Even if individually we have some sense as to how likely we are to be at either end of that spectrum, that’s an awful lot of uncertainty, compounded by the fact that on average we tend to be rather pessimistic. People in their sixties typically underestimate their life expectancy.
That might be one reason why we are so reluctant to purchase annuities — that is, to convert accumulated pension pots into fixed incomes payable until death. Since the annuitisation of pension pots stopped being compulsory back in 2015, there has been a collapse in the number of annuities bought of something like 90 per cent. Hopelessly low payments from annuity products don’t help. The typical £100,000 pot will buy an annual income linked to inflation of only £4,000 or so.
As traditional occupational pension provision has effectively come to an end in the private sector, where barely one in ten people are now members of such schemes, this uncertainty over lifespan is starting to matter more and more. The state provides a pension of about £200 a week, but it no longer offers anything related to previous earnings. For most of us, we are left to save in individual savings pots and then to try as best we can to work out how to manage that uncertainty right through retirement.
Enjoy the early years of retirement and risk running out of cash if we are lucky enough to live a long time? Or sit on the cash and risk missing out on what we could have enjoyed if we die early? That’s just one of the dilemmas facing us — and policymakers — as we grapple with a situation we never intended to reach.
The present generation of pensioners is, on average, doing fine. More than fine, in fact. Better than any previous generation, holding most of the country’s wealth and often enjoying a standard of living higher than they experienced during working life.
But that fact shouldn’t blind us to another fact. Subsequent generations risk doing a whole lot worse. Most of the things that came together to put today’s pensioners in such a good place have gone. Occupational pensions? Gone. High and rising home ownership? Gone. State earnings-related pensions? Gone. Ever-rising earnings during working life? Gone. Decent real rates of return on savings and investments? Gone. Most of all, whether it’s the risks associated with how long we’ll live after we retire or risks that investments will underperform while we are working, any semblance of risk-sharing is also gone.

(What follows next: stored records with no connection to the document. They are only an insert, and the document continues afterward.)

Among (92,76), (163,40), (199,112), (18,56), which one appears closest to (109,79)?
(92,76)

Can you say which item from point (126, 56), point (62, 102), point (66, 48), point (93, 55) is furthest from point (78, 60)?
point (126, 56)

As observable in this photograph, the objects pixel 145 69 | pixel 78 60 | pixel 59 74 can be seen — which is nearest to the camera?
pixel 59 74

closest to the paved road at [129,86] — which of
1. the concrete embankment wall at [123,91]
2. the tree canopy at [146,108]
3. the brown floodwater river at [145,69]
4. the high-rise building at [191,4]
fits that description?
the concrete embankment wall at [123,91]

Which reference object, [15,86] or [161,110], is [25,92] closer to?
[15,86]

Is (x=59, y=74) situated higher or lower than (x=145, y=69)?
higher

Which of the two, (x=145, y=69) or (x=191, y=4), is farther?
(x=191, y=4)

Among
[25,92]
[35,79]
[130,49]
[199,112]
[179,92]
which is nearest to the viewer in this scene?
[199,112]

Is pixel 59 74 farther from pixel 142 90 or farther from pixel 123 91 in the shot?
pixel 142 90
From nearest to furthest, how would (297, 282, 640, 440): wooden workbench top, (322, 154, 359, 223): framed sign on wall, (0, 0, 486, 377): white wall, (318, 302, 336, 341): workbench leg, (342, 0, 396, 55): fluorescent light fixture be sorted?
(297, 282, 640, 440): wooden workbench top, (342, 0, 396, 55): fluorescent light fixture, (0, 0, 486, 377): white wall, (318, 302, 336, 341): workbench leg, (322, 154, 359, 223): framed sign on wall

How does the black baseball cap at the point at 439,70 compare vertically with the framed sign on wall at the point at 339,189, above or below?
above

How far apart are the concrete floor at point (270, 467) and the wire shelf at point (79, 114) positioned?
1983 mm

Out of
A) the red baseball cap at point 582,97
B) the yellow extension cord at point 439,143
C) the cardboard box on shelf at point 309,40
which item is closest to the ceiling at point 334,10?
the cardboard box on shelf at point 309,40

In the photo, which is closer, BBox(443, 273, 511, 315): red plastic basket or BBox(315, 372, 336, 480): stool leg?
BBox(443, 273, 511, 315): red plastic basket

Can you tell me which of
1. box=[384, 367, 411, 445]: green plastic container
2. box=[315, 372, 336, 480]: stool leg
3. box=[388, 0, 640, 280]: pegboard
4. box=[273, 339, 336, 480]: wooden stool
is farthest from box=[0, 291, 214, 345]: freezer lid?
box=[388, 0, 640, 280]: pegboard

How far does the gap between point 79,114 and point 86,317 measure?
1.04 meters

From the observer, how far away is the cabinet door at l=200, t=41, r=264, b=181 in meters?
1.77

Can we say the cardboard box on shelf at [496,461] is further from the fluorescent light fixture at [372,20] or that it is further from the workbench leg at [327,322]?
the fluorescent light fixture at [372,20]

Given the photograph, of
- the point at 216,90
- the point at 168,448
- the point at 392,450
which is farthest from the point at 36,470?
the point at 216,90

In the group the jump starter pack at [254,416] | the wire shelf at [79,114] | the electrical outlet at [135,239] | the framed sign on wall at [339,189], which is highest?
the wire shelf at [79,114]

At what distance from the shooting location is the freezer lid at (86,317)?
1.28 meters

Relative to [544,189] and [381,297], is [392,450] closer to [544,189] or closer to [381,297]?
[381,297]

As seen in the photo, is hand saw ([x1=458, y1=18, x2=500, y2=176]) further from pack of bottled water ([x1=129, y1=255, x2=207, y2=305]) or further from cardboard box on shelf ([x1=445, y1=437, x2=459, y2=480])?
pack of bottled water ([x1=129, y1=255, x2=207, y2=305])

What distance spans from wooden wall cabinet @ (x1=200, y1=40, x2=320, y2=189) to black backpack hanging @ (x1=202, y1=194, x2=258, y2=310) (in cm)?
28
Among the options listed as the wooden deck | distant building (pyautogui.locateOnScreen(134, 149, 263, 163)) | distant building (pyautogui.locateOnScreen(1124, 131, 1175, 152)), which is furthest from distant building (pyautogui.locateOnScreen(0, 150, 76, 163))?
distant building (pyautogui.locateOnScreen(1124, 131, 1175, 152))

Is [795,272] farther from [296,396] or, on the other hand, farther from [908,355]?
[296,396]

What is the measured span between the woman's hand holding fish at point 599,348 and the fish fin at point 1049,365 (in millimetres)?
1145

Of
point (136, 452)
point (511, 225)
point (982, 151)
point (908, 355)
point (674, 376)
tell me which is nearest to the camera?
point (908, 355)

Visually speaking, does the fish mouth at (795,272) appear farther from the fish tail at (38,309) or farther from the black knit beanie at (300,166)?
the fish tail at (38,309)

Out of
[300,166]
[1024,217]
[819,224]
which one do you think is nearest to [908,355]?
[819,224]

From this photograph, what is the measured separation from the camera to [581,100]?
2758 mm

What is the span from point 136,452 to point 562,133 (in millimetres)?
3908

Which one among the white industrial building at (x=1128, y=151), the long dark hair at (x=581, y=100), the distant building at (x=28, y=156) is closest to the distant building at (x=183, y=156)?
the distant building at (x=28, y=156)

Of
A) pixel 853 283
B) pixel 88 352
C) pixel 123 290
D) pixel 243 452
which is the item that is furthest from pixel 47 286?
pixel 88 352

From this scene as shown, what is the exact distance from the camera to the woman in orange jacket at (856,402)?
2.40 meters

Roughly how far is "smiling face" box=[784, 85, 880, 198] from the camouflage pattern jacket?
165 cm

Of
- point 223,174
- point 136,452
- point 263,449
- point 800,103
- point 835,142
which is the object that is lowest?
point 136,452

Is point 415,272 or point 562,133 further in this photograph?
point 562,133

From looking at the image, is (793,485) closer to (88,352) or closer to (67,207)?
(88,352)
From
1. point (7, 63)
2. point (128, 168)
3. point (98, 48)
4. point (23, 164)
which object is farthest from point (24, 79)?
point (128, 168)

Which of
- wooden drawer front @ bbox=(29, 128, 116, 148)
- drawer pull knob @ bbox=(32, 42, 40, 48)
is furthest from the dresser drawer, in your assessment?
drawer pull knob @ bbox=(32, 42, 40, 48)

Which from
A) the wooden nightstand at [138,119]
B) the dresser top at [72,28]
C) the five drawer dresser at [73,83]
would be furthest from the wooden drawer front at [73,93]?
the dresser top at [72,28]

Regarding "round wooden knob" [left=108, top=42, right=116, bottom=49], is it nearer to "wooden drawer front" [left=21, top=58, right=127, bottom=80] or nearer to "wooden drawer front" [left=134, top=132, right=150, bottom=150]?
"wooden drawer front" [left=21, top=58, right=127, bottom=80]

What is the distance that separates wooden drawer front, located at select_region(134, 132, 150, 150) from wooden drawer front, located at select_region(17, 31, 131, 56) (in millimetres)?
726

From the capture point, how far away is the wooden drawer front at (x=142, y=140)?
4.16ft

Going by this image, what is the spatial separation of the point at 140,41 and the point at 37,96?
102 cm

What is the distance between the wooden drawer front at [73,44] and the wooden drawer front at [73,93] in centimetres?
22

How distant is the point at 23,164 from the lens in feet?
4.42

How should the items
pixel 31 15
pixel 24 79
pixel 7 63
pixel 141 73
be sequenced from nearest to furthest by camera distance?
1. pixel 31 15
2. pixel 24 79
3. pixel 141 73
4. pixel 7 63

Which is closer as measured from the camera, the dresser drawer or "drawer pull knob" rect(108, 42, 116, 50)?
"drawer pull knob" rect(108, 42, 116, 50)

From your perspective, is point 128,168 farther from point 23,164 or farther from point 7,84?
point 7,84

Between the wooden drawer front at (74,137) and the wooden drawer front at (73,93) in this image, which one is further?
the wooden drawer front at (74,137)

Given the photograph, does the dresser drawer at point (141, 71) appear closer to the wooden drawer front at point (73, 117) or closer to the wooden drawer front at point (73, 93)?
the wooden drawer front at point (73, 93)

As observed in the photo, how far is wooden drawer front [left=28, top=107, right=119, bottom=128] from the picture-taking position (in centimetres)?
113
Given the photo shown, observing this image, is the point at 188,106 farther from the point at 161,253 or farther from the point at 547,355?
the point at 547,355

Some of this we have dismantled accidentally. Nobody set out to destroy occupational pensions, but destroy them we did, by loading guarantees and unrealistic expectations into an environment of falling investment returns and rising life expectancy. More general economic failure has hit younger generations. Ever-falling interest rates are the other main culprit, reducing returns to any savings we manage to set aside and pushing up house prices to the benefit of those who already own them and to the cost of those who do not.
This last change could turn out to be the biggest of them all. At present, the vast majority of people reaching pensionable age own their own home, usually with the mortgage paid off. Most of the rest live in social housing, generally after a lifetime of low incomes. For this latter group, incomes in retirement might not be high but they might not be much, if any, lower than incomes during working life. Look to the future, though, and private renting — with less secure tenancy and higher rents — is becoming ever more prevalent, and not only among the young. Already more than one in ten of those aged 50 to 60 is a private renter. That fraction has doubled within a decade and will rise further. A life in retirement with private rent to pay is unlikely to be a comfortable one and for many will mean falling back on means-tested housing benefit.
These are all big potential problems, but they remain largely problems for the future. Only gradually will more and more of us reach pension age without an occupational pension, without a home we fully own, without a way of ensuring we are comfortably off for what might turn out to be a long retirement. Only gradually will the consequences of shifting all of the risk away from employers, government and insurance companies on to individuals become apparent. Because this is slow-moving, and in the future, and because things look hunky dory for many of today’s pensioners, and because auto-enrolment in workplace pensions appears to have been so successful, getting political focus and expenditure of political capital on these complex, poorly understood and hard-to-solve issues is inevitably difficult.
Yet if we are to avoid sleepwalking into a future much worse than the present, we need to start acting now. That is why, in association with the Abrdn Financial Fairness Trust, we at the Institute for Fiscal Studies are embarking on a significant new review of the pension system. Nearly 20 years after Adair Turner’s (Lord Turner of Ecchinswell’s) groundbreaking commission led to higher state pensions, a rising pension age and automatic enrolment, a huge amount has changed. We need once again to look to the future. Because one thing is for sure. The experience of the past 30 years will be no guide whatsoever to what we can expect over the next 30.